Même son de cloche du côté de la FNCP qui dénonce une loi « pas bien réfléchie » et qui ne va pas résoudre le problème du déficit du corps médical au Maroc. « Certes nous avons un déficit mais nous devons le combler avec des compétences médicales très hautement qualifiées et non pas avec des médecins bon marché », a déclaré Dr. Redouane Semlali, président de l’ANCP.
Loi 131-13/projet de loi 33-21 : y’a-t-il une relation de cause à effet ?

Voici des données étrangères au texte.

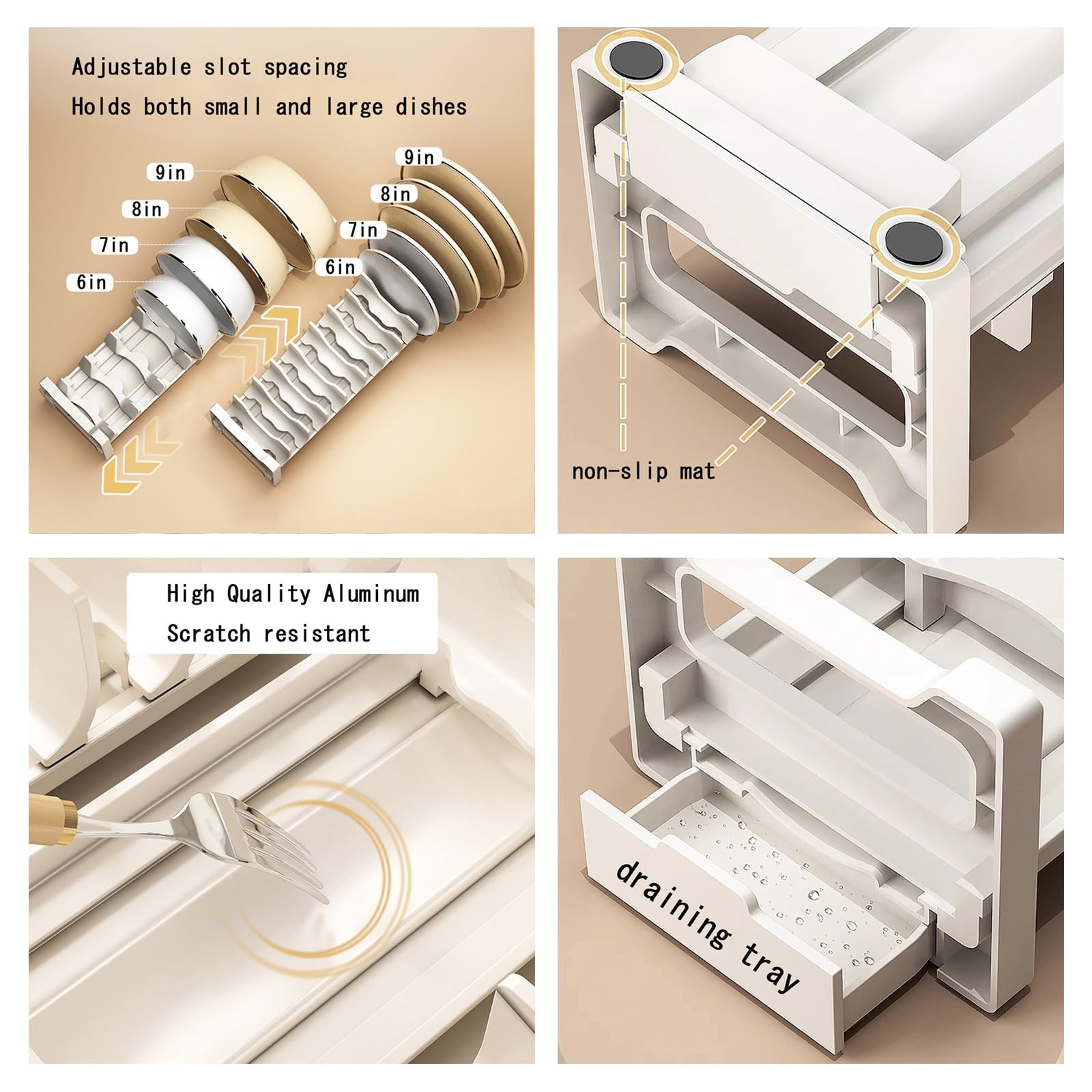 Adjustable slot spacing
Holds both small and large dishes

9in
8in
7in
6in
9in
8in
7in
6in

non-slip mat

High Quality Aluminum
Scratch resistant

draining tray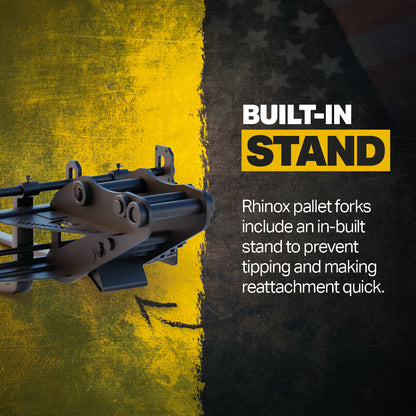 BUILT-IN
STAND

Rhinox pallet forks include an in-built stand to prevent tipping and making reattachment quick.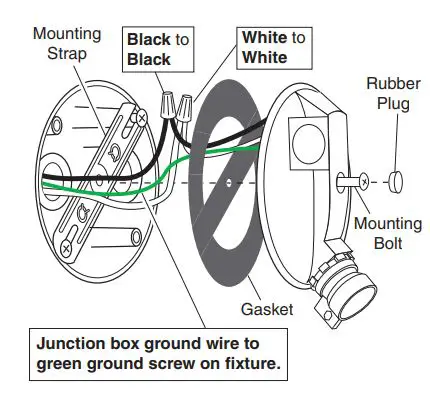 Mounting Strap

Black to Black

White to White

Rubber Plug

Mounting Bolt

Gasket

Junction box ground wire to green ground screw on fixture.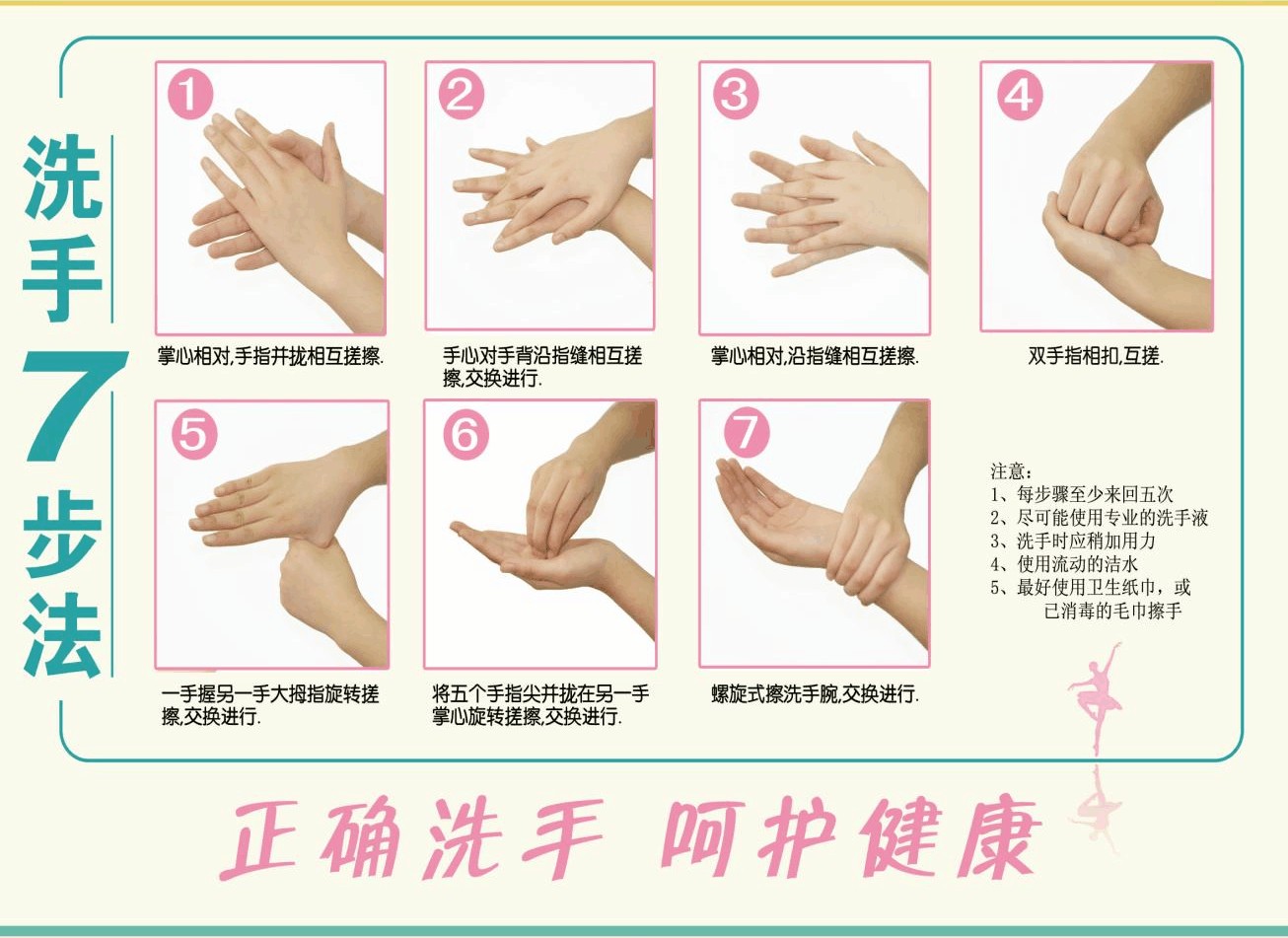 洗手7步法

1
掌心相对,手指并拢相互搓擦.

2
手心对手背沿指缝相互搓擦,交换进行.

3
掌心相对,沿指缝相互搓擦.

4
双手指相扣,互搓.

5
一手握另一手大拇指旋转搓擦,交换进行.

6
将五个手指尖并拢在另一手掌心旋转搓擦,交换进行.

7
螺旋式擦洗手腕,交换进行.

注意:
1、每步骤至少来回五次
2、尽可能使用专业的洗手液
3、洗手时应稍加用力
4、使用流动的洁水
5、最好使用卫生纸巾,或已消毒的毛巾擦手

正确洗手 呵护健康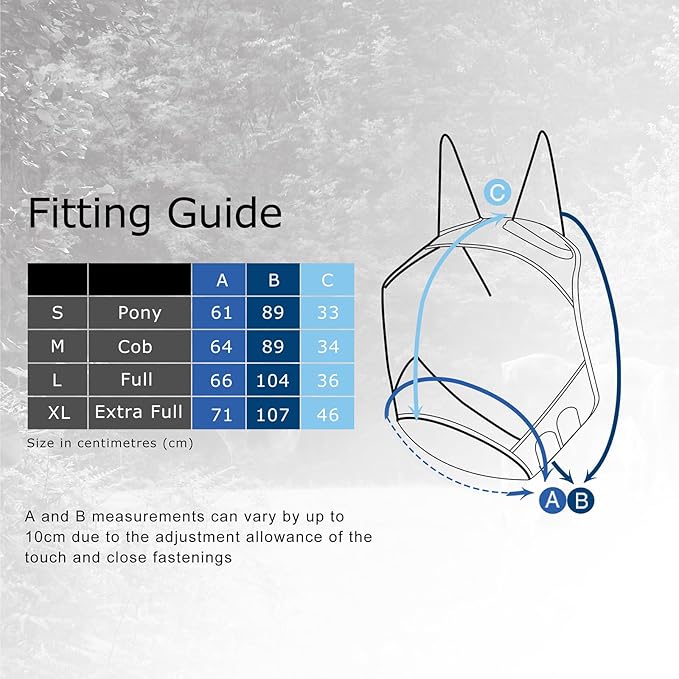 Fitting Guide

| | | A | B | C |
|---|---|---|---|---|
| S | Pony | 61 | 89 | 33 |
| M | Cob | 64 | 89 | 34 |
| L | Full | 66 | 104 | 36 |
| XL | Extra Full | 71 | 107 | 46 |

Size in centimetres (cm)

A and B measurements can vary by up to 10cm due to the adjustment allowance of the touch and close fastenings

C

A B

L’échec de la loi 131-13 relative à l’exercice de la médecine qui a ouvert l’investissement dans le secteur de la santé aux non médecins serait même à l’origine de cette loi. A en croire certains professionnels du secteur, les médecins n’ont pas suivi les porteurs de capitaux, ce qui explique l’échec de cette loi qui n’a pas atteint ses objectifs.
Selon le président de l’ANCP, en 2020 quelque 44 cliniques ont été ouvertes dont une seule appartenant à des investisseurs non-médecins. L’adoption de la loi 33-21 aurait donc était conçue pour dépasser le blocage et permettre aux investisseurs non-médecins d’investir dans ce domaine en faisant appel à des médecins étrangers.
Une hypothèse qui divise les professionnels de la santé entre ceux qui y croient dur comme fer et ceux qui estiment que les deux problématiques n’ont rien à voir en commun.
Ce qui est certain c’est que le chantier de la généralisation de l’AMO arrive à grand pas et le ministère de la Santé doit trouver des alternatives en urgence. Autrement, le chantier de la généralisation sera vidé de son sens.